We collapse together, slicked with sweat, bodies tangled, hearts hammering in unison. Every part of me is alive, aching, and yet soothed in the aftermath of the storm we’ve made. I fall beside him, breathing in his scent.
The room is quiet now. The storm between us has burned itself out, leaving only the sound of our breathing and the faint hum of the night beyond the windows.
Lev lies beside me, his chest rising and falling in a steady rhythm that almost lulls me. His hand rests on my stomach—heavy, warm—like a silent vow he doesn’t know how to speak.
The silence between us isn’t soft; it’s thick with everything we didn’t say. I should still be angry—part of me is—but it’s hard to hold onto fury when his presence anchors me like this.

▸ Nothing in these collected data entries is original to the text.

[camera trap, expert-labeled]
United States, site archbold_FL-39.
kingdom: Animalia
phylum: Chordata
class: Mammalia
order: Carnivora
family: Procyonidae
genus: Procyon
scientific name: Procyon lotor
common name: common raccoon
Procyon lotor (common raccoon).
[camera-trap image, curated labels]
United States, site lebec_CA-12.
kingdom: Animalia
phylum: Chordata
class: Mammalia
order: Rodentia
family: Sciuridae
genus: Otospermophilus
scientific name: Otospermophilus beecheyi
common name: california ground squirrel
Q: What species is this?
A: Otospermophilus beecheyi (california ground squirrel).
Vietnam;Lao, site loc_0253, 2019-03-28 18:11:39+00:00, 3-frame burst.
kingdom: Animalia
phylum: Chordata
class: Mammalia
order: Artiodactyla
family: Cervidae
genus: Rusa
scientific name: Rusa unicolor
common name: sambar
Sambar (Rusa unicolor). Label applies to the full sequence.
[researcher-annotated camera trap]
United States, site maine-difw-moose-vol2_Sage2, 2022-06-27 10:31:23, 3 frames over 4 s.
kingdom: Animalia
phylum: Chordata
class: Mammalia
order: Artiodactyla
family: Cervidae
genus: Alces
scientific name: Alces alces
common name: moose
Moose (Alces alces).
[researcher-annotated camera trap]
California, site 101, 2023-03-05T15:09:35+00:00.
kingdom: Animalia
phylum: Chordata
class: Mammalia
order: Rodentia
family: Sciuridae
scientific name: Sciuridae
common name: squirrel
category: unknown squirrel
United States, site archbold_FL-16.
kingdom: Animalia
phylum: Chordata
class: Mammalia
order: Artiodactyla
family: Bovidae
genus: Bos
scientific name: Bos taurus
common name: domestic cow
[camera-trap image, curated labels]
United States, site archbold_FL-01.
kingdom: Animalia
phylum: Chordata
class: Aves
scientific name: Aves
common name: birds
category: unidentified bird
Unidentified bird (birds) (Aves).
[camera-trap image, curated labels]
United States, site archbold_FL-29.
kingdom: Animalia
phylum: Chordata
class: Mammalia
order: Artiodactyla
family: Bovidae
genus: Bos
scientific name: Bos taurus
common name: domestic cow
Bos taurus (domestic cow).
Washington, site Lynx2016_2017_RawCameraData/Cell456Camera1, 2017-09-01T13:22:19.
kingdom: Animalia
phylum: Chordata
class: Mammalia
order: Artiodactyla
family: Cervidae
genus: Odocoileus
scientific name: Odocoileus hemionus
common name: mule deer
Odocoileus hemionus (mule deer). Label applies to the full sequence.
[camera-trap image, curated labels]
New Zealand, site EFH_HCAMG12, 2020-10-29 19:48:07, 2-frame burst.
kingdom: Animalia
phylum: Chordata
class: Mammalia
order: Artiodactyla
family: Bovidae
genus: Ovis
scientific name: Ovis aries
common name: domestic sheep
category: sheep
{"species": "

For the first time since all of this began, I don’t feel exposed or hunted.
I feel…safe.
Safe because he’s here. Because I know, deep down, that whatever comes next, Lev will burn the world before he lets anyone touch me again.
And that terrifies me just as much as it comforts me.
I turn to him, my fingers tracing the line of his jaw, rough and shadowed. He looks exhausted—more than I’ve ever seen him—but still impossibly steady, like he’s holding the whole world together with his bare hands.
Before I can stop myself, the words slip out, raw and trembling.
“I’m falling in love with you, Lev.”
His body stills. The air changes. His hand on my stomach freezes, and when his eyes find mine, they’re wide—startled, almost disbelieving.
I swallow hard, forcing the rest out before I lose my nerve.
“I just…need you to take care of me. Like you promised. I can handle almost anything, but not if it means losing you in the process.”
For a long moment, he doesn’t speak. Just looks at me, as if he’s trying to decide whether I really said what he thinks I did. Then, quietly—like the words taste strange in his mouth—he says,
“You’re sure? You’re sure you love me?”
Something flickers in his eyes—fear, wonder, maybe both.
I nod without hesitation. “I am.” My voice doesn’t shake this time. “I know what I feel, Lev. I love you.”
For a moment, he just looks at me, his throat working as if the words caught somewhere deep. Then he exhales, almost like a man surrendering after a long war.
“I love you too, Sasha,” he says quietly. “More than I ever should.”
Something inside me cracks open at those words. I reach for him, and he gathers me against his chest, his body warm and solid, his heartbeat steady beneath my palm.
We don’t say anything else. We just hold on—tightly, desperately—as if the world outside that room no longer exists.
Sleep comes slowly, with his breath on my neck and his hand still tangled in my hair.
For the first time in forever, I feel untouchable.